Neste conto, o enredo mostra as diferenças econômicas e sociais entre as classes. Há no texto um maniqueismo evidente.

Barata Cichetto
Administrador
Responder a  Luiz Alberto F. dos Santos
02/05/2024 12:29

Zé Gatão, aprendi, pode ser inserido em qualquer contexto. Ótimo o conto.

Luiz Alberto F. dos Santos
Luiz Alberto F. dos Santos
Responder a  Barata Cichetto
02/05/2024 13:14

Sim, amigo. Eduardo colocou em suas produções pessoais como nos álbuns e nas histórias curtas, o Zé Gatão em aventuras épicas e em situações mais prosaicas do dia a dia. O Gatão representa acima de tudo, o homem comum! Ele enfrenta os mesmos problemas que qualquer cidadão de cidade grande tem que encarar. Ele tem as mesmas inquietações que nos afligem e é esta a característica que nos leva a nos identificar com ele. Seguindo esta cartilha também pude eu explorar esta faceta do felino cinzento. Ele tem princípios sólidos, mas não é um herói. Pode ser até classificado como um anti-herói. Eu pessoalmente, o vejo como um indivíduo como eu e você, com erros e acertos, decisões às vezes controversas. Imperfeito, mas tentando acertar, atrás de seu lugar ao sol! Quase sempre, mal-sucedido!

Barata Cichetto
Administrador
Responder a  Luiz Alberto F. dos Santos
02/05/2024 22:42

“Felino gris” . Nos teus contos, inspirados no Gatão, usas sempre isso. Uma palavra que amo, mas que, infelizmente o desuso tornou desconhecida. Ando por acá, lendo “Memento Mori”, e acuso, como vou atestar, que Edu Schloesser (acho que aceitei escrever). seria, não fosse nascido nesta Ilha de Vera Cruz, um gênio atestado e consagrado. É clara a percepção de que há nele algo pinçado de Crumb, mas que nada em negativo depõe, muito pelo contrário. E mais uma vez repito, e vou fazê-lo até terminar essa saga do que chamei de “ZéGatãoVerso”, ao menos neste site, terminar: sus contos são épicos!

Luiz Alberto F. dos Santos
Luiz Alberto F. dos Santos
Responder a  Barata Cichetto
03/05/2024 10:59

Amigo, Barata. Não só o Zé Gatão, mas penso que o trabalho do Eduardo deveria ser mais visto, analisado e consagrado. Ele deveria poder viver da Arte. Mas não é assim e ele não é o único a ter tal dificuldade, bem o sabemos. As coisas podem vir a mudar após tantos anos de luta? Não sei. Torço para que sim. Eu sempre fui meio sonhador e uma parte de meu ser, crê que pode haver uma reviravolta embora a realidade do mundo editorial diga o contrário. Ainda assim, ele nunca desistiu de sua Arte e trabalha duro em várias frentes. Como você! Verdadeiros baluartes! É por isto que nunca deixo de acreditar na Arte!

Luiz Alberto F. dos Santos
Luiz Alberto F. dos Santos
Responder a  Barata Cichetto
03/05/2024 11:02

E obrigado pelos elogios. Tento dar melhor qualidade textual possível ao escrever meus contos.

● **Dados coletados**:

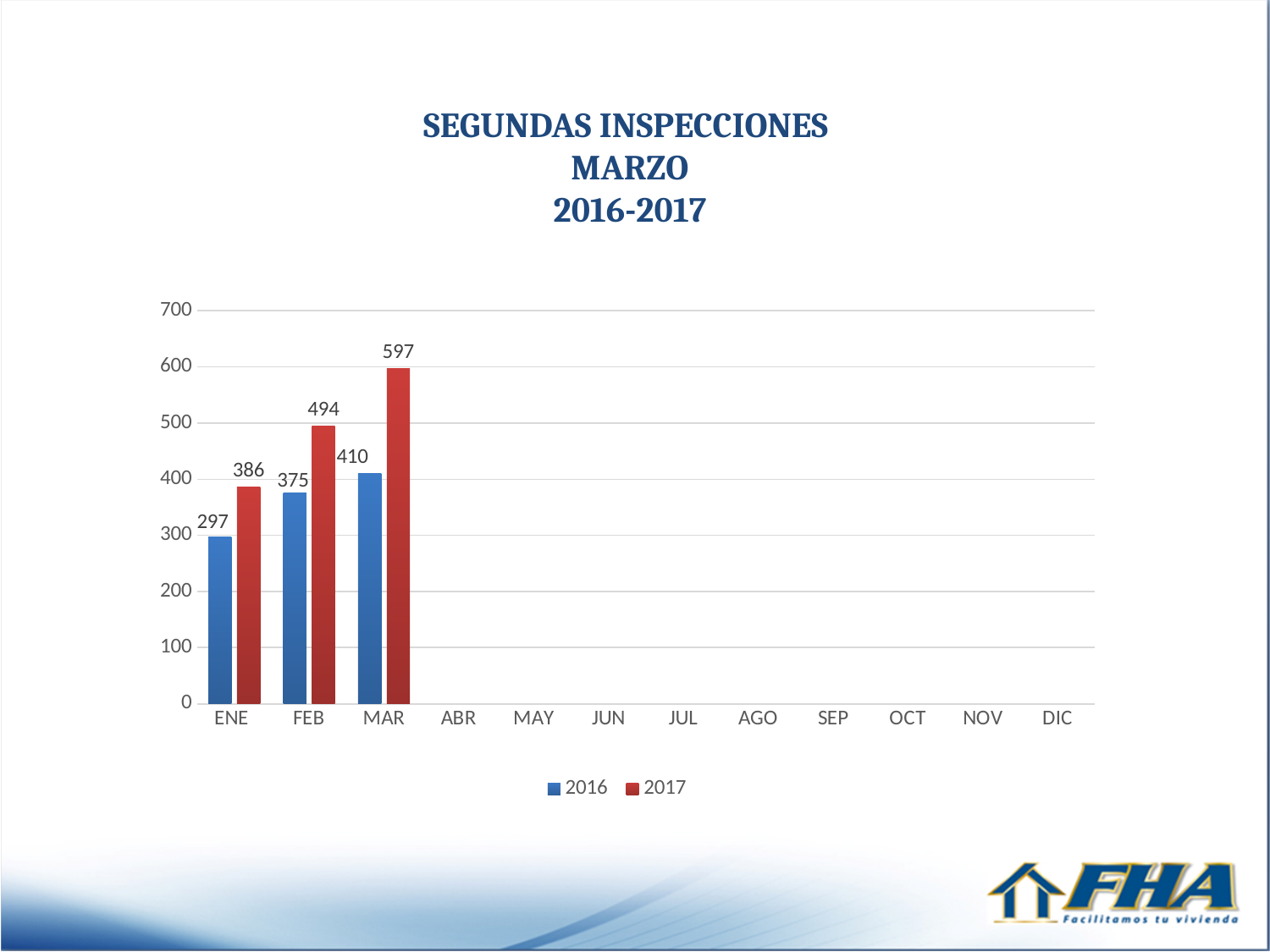
Which month has the lowest value for the 2016 series? ENE How many series does the legend list? 2 Which is larger in FEB, the 2016 value or the 2017 value? 2017 How many month categories are shown on the x axis? 12 What kind of chart is shown on the slide? Bar chart What is the value for 2017 in FEB? 494 Do the 2017 values rise or fall from ENE to MAR? Rise Which month has the highest value for the 2017 series? MAR What colour are the bars for the 2017 series? Red What is the value for 2016 in ENE? 297 What is the difference between the 2017 and 2016 values in MAR? 187 What is the value for 2016 in MAR? 410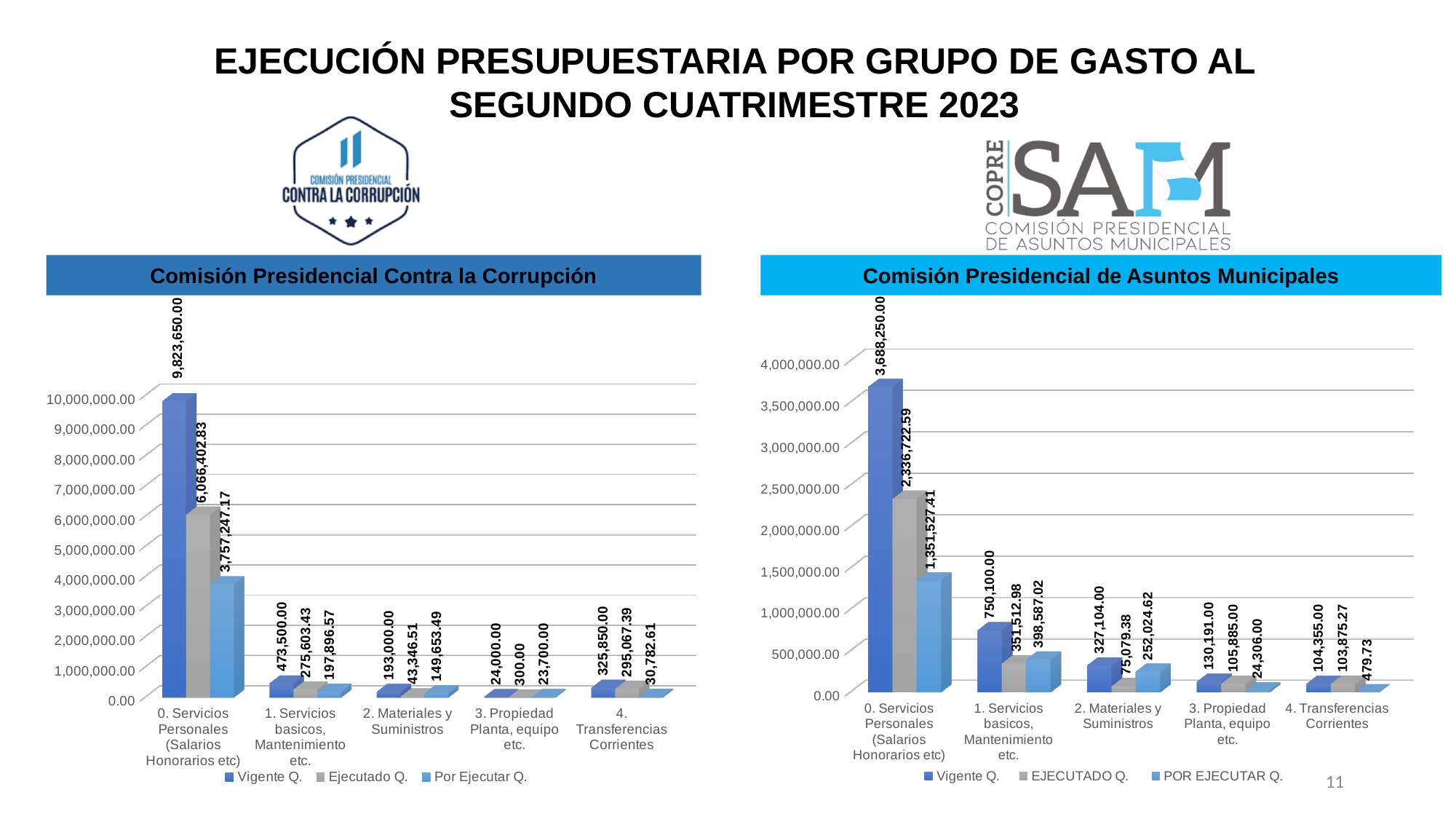
In the chart titled 'Comisión Presidencial de Asuntos Municipales', what is the EJECUTADO Q. value for '0. Servicios Personales (Salarios Honorarios etc)'? 2,336,722.59 In the chart titled 'Comisión Presidencial de Asuntos Municipales', which category has the highest Vigente Q. value? 0. Servicios Personales (Salarios Honorarios etc) In the chart titled 'Comisión Presidencial Contra la Corrupción', how many series does the legend list? 3 In the chart titled 'Comisión Presidencial Contra la Corrupción', what is the Ejecutado Q. value for '3. Propiedad Planta, equipo etc.'? 300.00 In the chart titled 'Comisión Presidencial Contra la Corrupción', what is the Ejecutado Q. value for '4. Transferencias Corrientes'? 295,067.39 In the chart titled 'Comisión Presidencial de Asuntos Municipales', what is the POR EJECUTAR Q. value for '4. Transferencias Corrientes'? 479.73 What kind of chart is the one titled 'Comisión Presidencial de Asuntos Municipales'? Bar chart In the chart titled 'Comisión Presidencial Contra la Corrupción', what is the Vigente Q. value for '0. Servicios Personales (Salarios Honorarios etc)'? 9,823,650.00 In the chart titled 'Comisión Presidencial de Asuntos Municipales', how many categories are shown on the x axis? 5 In the chart titled 'Comisión Presidencial Contra la Corrupción', which category has the lowest Vigente Q. value? 3. Propiedad Planta, equipo etc. In the chart titled 'Comisión Presidencial de Asuntos Municipales', which is larger for '1. Servicios basicos, Mantenimiento etc.': the EJECUTADO Q. value or the POR EJECUTAR Q. value? POR EJECUTAR Q. In the chart titled 'Comisión Presidencial Contra la Corrupción', what is the difference between the Vigente Q. and Ejecutado Q. values for '1. Servicios basicos, Mantenimiento etc.'? 197,896.57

● **Exercícios propostos**:
1. De acordo com o trecho sobre Zé Gatão, o que o personagem representa acima de tudo?
2. No trecho sobre Zé Gatão, passe para o inglês a frase "Ele tem princípios sólidos, mas não é um herói."

● **Respostas dadas**:
1. O homem comum.

2. He has solid principles, but he is not a hero.